Physical therapy can substantially reduce pain and make residual aches easier to manage. While a good proportion of people seeking assistance for joint pain suffer from a form of arthritis, many of the techniques can be adopted for other causes. It is common for physical therapists to work alongside other healthcare professionals that adopt a universal approach to pain treatment. When used alongside occupational therapy these techniques can substantially reduce joint pain without needing to resort to excessive use of painkilling medication. Here are some of the most prominent ways that physical therapy helps reduce and relieve joint pain.

1) Improve Motion Range

A good proportion of pain is caused by stiffness and looking at ways to improve motion range will likely be one of the first therapeutic steps. Even small improvements – such as being able to improve knee or elbow range by as little as ten degrees – without causing pain can make a substantial difference to both the ease and quality of life. Once simple progress has been made the therapists will look at ways to build from this and deliver even better results.

2) Rebuild Muscles

Osteoarthritis is an especially painful condition that is caused by the friction of bones rubbing together without adequate muscular support. Physical therapists will look to specifically strengthen and enhance the remaining muscular tissue around afflicted joints to help alleviate the intensity and consistency of such pain.

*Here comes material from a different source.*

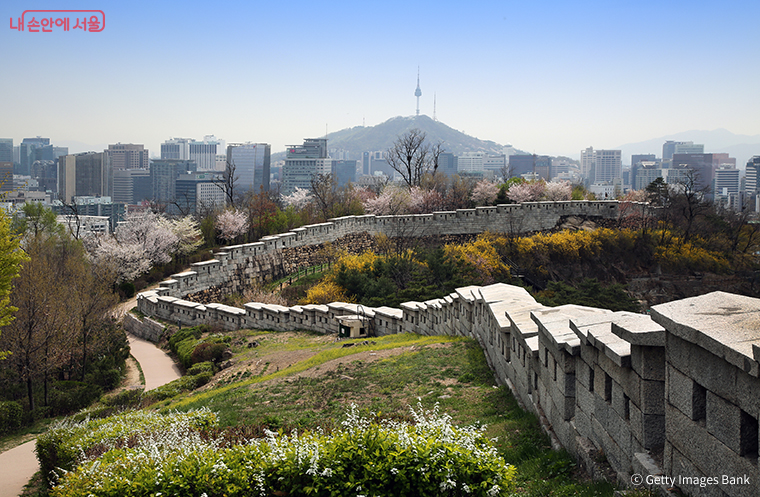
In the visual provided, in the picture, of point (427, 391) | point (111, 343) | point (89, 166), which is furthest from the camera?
point (89, 166)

Expect a proportion of these treatments to be ongoing that the patient should be able to perform safely and comfortably at home in-between scheduled appointments.

3) Promote Balance

Many people who suffer from joint pain find that they also become unstable on their feet or difficult to maintain their balance. This is because of the pain caused by muscular erosion around the joints. Alongside the therapy discussed above, physical therapy will look at ways to help individuals rebalance by placing the focus on other stronger muscles. This is a skilled discipline that can substantially improve a person’s ability to safely perform daily tasks and remain independent.

4) Improve Posture

Posture and balance may go hand in hand but when a person is experiencing pain their posture is usually the first thing to fail. Finding ways to adjust posture that places less stress on damaged/painful joints while maintaining a secure balance will be at the forefront of proactive physical therapy. It is not just about mobility either. Experts will look at ways to help people sit and lay down in a more comfortable way that should also help to complement the strengthening aspects of their treatment plan.

5) Use Aids Effectively

Simple as it may sound there are right and wrong ways of using walking and mobility aids. Physical therapists will explore the ways that these can be used to help take weight away from damaged tissue without compromising overall mobility. This is an important part of supporting not just daily practical mobility but also to ensure that other treatments are not being undermined. Walking aids should be used not only to aid mobility but as an essential supportive component of a treatment schedule. Therapists will look at these on an individual case by case manner to ensure that the techniques suggested work best for the patient.

Final Thoughts

These five components will provide the mainstay methods that physical therapists will use to help people suffering from joint pain. When used together in a managed and personally tailored manner they can deliver fantastic results towards helping people stay independent and retain as much painless mobility as possible. While it is impossible to turn back the clock when it comes to joint pain, these methods and others can certainly help to substantially alleviate the problems such conditions can cause.